A relação com os animais sempre foi muito forte: no sítio da família tinha de tudo (“menos bode, meu pai não gostava”, ressalta), e ele acordava cedo. A primeira coisa a fazer era lavar o rosto e seguir para o curral das vacas, onde tirava uma caneca de leite fresco e bem quentinho. Quem sabe aí more um pouco do segredo da longevidade de Camilo.

Muito festeiro na juventude, Camilo lembra que o pai era “muito boa pessoa” e sempre deixava um dinheirinho para as festas. O trajeto até os salões, é claro, era feito a cavalo, animal com qual Camilo sempre teve uma relação muito sentimental. Foram vários deles que o ajudaram no sustento da família, quando, já pai de três filhos, veio morar em Joinville há 66 anos e começou a profissão de carroceiro.

Os dias na cidade começavam indo até o terreno onde o cavalo passava a noite. Depois de alimentá-lo e encilhá-lo, às 7h, já estava no ponto de encontro dos carroceiros da região. Carregava de tudo: linhas de carretel de uma fábrica, lenha, barro, pequenas mudanças, o que viesse. Conheceu Joinville inteira sentado em uma carroça.

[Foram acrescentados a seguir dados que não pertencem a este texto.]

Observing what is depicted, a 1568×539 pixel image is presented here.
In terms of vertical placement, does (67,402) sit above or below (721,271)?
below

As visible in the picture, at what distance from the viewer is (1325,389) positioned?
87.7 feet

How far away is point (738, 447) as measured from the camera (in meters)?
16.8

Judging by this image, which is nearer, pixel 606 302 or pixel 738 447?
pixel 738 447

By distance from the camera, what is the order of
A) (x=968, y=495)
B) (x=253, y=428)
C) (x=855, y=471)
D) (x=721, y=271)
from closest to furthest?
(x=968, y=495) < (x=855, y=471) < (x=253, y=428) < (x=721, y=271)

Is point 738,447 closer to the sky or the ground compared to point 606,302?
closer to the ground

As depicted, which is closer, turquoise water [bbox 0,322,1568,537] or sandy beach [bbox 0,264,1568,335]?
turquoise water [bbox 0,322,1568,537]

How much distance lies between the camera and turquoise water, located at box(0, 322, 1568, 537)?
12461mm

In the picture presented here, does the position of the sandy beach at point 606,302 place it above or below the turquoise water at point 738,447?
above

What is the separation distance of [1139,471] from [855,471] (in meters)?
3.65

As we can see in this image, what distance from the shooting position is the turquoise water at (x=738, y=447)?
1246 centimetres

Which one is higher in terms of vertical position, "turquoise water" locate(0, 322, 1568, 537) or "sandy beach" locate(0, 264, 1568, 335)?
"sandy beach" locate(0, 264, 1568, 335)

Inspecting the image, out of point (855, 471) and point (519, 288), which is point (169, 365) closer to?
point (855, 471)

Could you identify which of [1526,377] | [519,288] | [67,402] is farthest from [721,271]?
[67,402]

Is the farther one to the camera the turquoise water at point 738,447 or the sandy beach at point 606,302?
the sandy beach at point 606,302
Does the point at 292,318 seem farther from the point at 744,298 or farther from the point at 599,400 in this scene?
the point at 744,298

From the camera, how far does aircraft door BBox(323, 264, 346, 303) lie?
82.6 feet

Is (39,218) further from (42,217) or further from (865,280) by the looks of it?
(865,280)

Sempre fez tudo sozinho, até perto de completar

sete décadas, sem pedir ajuda aos oito filhos. Depois, passou alguns anos trabalhando no cuidado de cavalos de passeio. Quando parou de trabalhar, já tinha passado dos 80.

Camilo viu muita estrada de chão virar asfalto, e hoje, ao passar de carro, diz não conseguir reconhecer os lugares que passou, tamanha a transformação urbana.

Ele vive com a filha Alcenira desde que ela ficou viúva. Porém, passa três finais de semana por mês na casa dos outros filhos. Eles se revezam e o levam para passear. Dos oito irmãos, apenas uma irmã, Amélia, ainda está viva, com 84 anos. A companheira de uma vida, Justina, se foi há 13, por complicações da osteoporose.

Apesar da idade, garante a filha, o pai não dá trabalho nenhum. Come de tudo, adora feijão com farinha, legumes. O que não entra no cardápio de jeito nenhum é ovo, seja frito ou cozido. Desde novo, não gosta de nada muito quente. E fuma o cachimbo desde os 20 anos. Não tem diabetes, colesterol alto, não precisa de dieta especial. Adora uma visita para conversar.

Questionado se teria algo ainda por fazer, só pensa em descansar. Hoje em dia, tem muito sono, conta. Mas queria voltar no tempo.

– Queria viver a vida no sítio mais uma vez.